**WHAT YOU NEED TO DO**
Find the line below with "WEIGHT : 1485G" and the line with "Fits OEM Standards". Output exactly those lines and everything between them, leaving out the pictures.
*** Opening of EXERCISE DATA ***
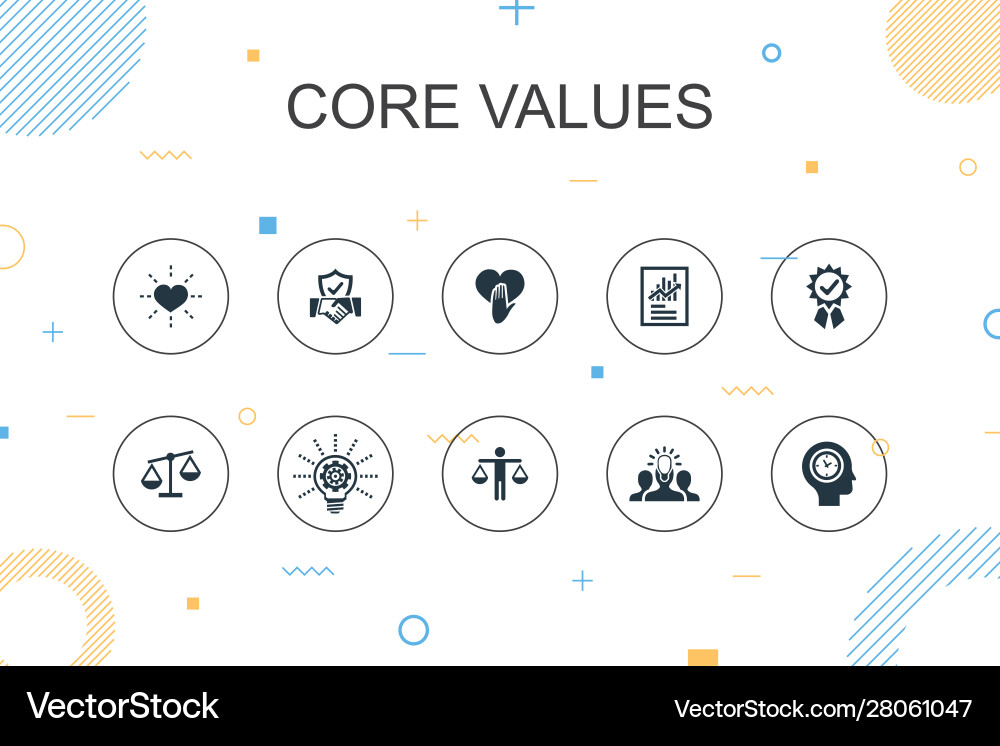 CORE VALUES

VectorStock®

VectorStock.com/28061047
*** Close of EXERCISE DATA ***
*** Opening of EXERCISE DATA ***
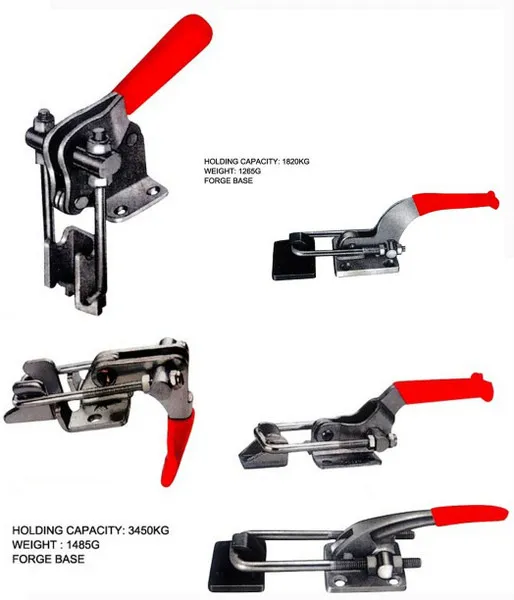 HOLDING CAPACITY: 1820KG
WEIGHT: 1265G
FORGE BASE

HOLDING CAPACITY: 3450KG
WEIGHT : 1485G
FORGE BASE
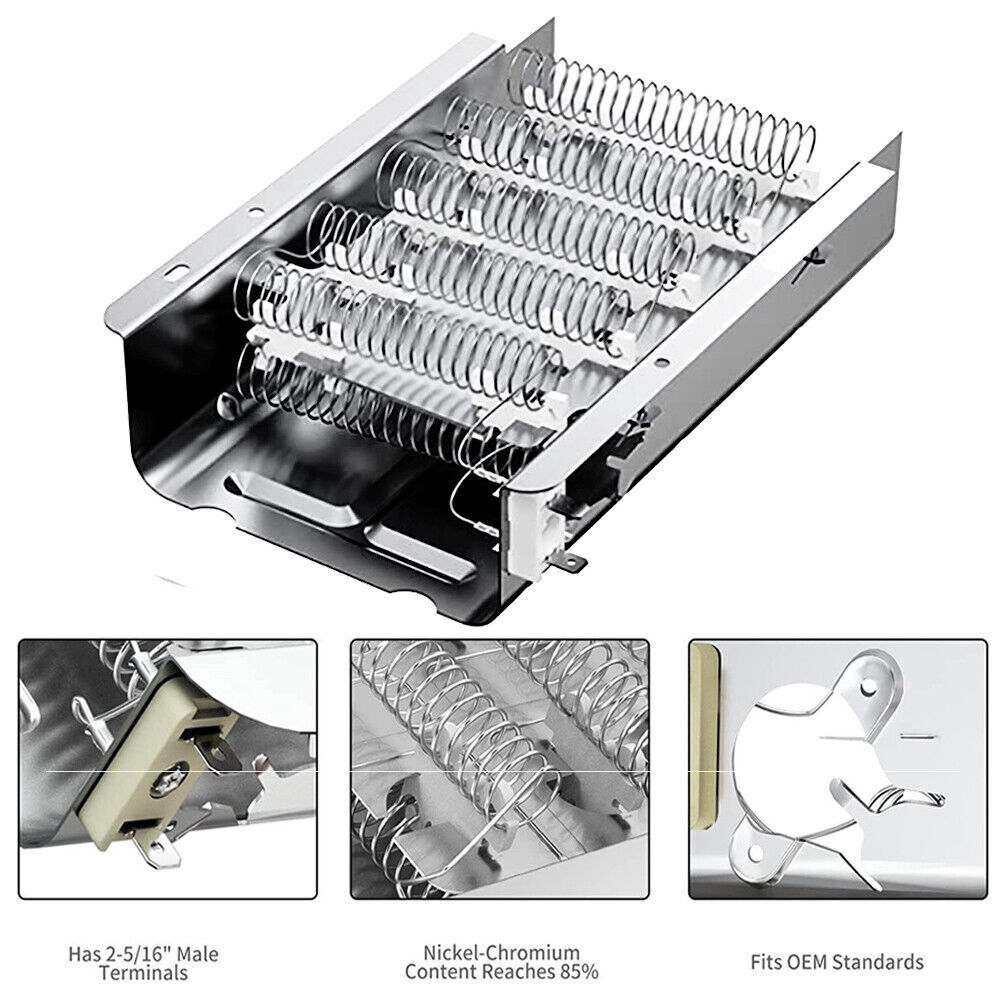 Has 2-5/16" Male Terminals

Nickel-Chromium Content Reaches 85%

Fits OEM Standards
*** Close of EXERCISE DATA ***
**WORKED SOLUTION**
WEIGHT : 1485G
FORGE BASE
 Has 2-5/16" Male Terminals

Nickel-Chromium Content Reaches 85%

Fits OEM Standards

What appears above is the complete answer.